June 2016 is set to go down in history as one of the more eventful months in recent memory. In the much-discussed referendum over the UK’s future within the EU, a narrow majority of Britons voted by 52% to 48% in favour of quitting Europe. Financial markets were rocked by the news: share prices plunged, sterling plummeted to a three-decade low against the US dollar, the yen surged, global bond yields dropped, and the UK’s credit rating was swiftly downgraded .

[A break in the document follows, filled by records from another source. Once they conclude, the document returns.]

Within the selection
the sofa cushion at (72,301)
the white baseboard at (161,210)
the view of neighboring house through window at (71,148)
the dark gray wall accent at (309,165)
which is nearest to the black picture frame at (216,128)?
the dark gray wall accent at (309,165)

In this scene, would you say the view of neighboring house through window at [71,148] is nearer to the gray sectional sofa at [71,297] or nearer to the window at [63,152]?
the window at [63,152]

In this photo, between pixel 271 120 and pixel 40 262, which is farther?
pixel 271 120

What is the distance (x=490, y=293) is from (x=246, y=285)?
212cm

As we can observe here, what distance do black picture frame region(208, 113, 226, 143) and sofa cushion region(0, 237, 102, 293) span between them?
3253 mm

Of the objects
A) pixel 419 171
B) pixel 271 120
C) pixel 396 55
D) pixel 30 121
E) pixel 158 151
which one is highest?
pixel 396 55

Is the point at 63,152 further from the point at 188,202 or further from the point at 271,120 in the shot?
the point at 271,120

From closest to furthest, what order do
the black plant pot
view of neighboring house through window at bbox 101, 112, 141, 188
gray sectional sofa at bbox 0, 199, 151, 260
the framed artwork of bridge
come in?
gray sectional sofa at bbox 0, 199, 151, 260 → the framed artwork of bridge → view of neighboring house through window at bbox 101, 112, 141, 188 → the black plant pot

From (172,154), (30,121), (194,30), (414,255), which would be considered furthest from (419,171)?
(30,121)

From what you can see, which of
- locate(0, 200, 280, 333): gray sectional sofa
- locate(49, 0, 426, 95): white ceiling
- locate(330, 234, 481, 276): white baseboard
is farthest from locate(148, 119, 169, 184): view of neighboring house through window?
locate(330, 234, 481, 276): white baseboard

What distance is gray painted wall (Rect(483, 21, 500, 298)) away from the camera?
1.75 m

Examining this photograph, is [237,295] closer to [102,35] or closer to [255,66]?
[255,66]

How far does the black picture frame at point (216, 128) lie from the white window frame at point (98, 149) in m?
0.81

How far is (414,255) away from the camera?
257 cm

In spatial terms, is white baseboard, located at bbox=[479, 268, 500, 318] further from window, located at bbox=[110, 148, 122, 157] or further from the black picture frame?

The result triggered a wave of political instability in the UK: Prime Minister David Cameron announced that he would step down, prompting a leadership campaign; the Labour Party also found itself in disarray. Elsewhere, the debate over Scotland’s future within the UK received fresh impetus.

amid high levels of economic and political uncertainty, further volatility appears very likely

The prospect of Brexit drove down the pound and drove up investors’ aversion to risk, stoking interest in defensive sectors and in UK companies with substantial overseas earnings. This proved positive for blue-chip stocks, which tend to have a global reach: having fallen by almost 9% in the immediate aftermath of the referendum, the FTSE 100 Index ended June in positive territory, rising by 4.4% over the month and reaching its highest level since August 2015 . In contrast, the FTSE 250 Index – which has a relatively high concentration of domestically focused constituents – fell heavily, losing over 14% in the two trading days after the vote, and ending June 5.3% lower than it began.

Investors around the world were shocked by the result of the referendum, and financial markets experienced high levels of volatility . In Europe, the Dax Index fell by 5.7% during June, while the CAC 40 Index dropped by 6%; meanwhile, Japan’s benchmark Nikkei 225 Index plummeted by 9.7%. In contrast, the Dow Jones Industrial Average Index edged 0.8% higher over June. Investors drew reassurance from leading central banks , as policymakers signalled their willingness to intervene if necessary. In particular, as June drew to a close, Bank of England Governor Mark Carney indicated that fresh monetary easing may become necessary in the wake of the Brexit decision.

Although many leading equity markets – including the UK – staged a rebound after the initial shock of the vote, there is little to suggest that the worst is over. Looking ahead, amid high levels of economic and political uncertainty, further volatility appears very likely.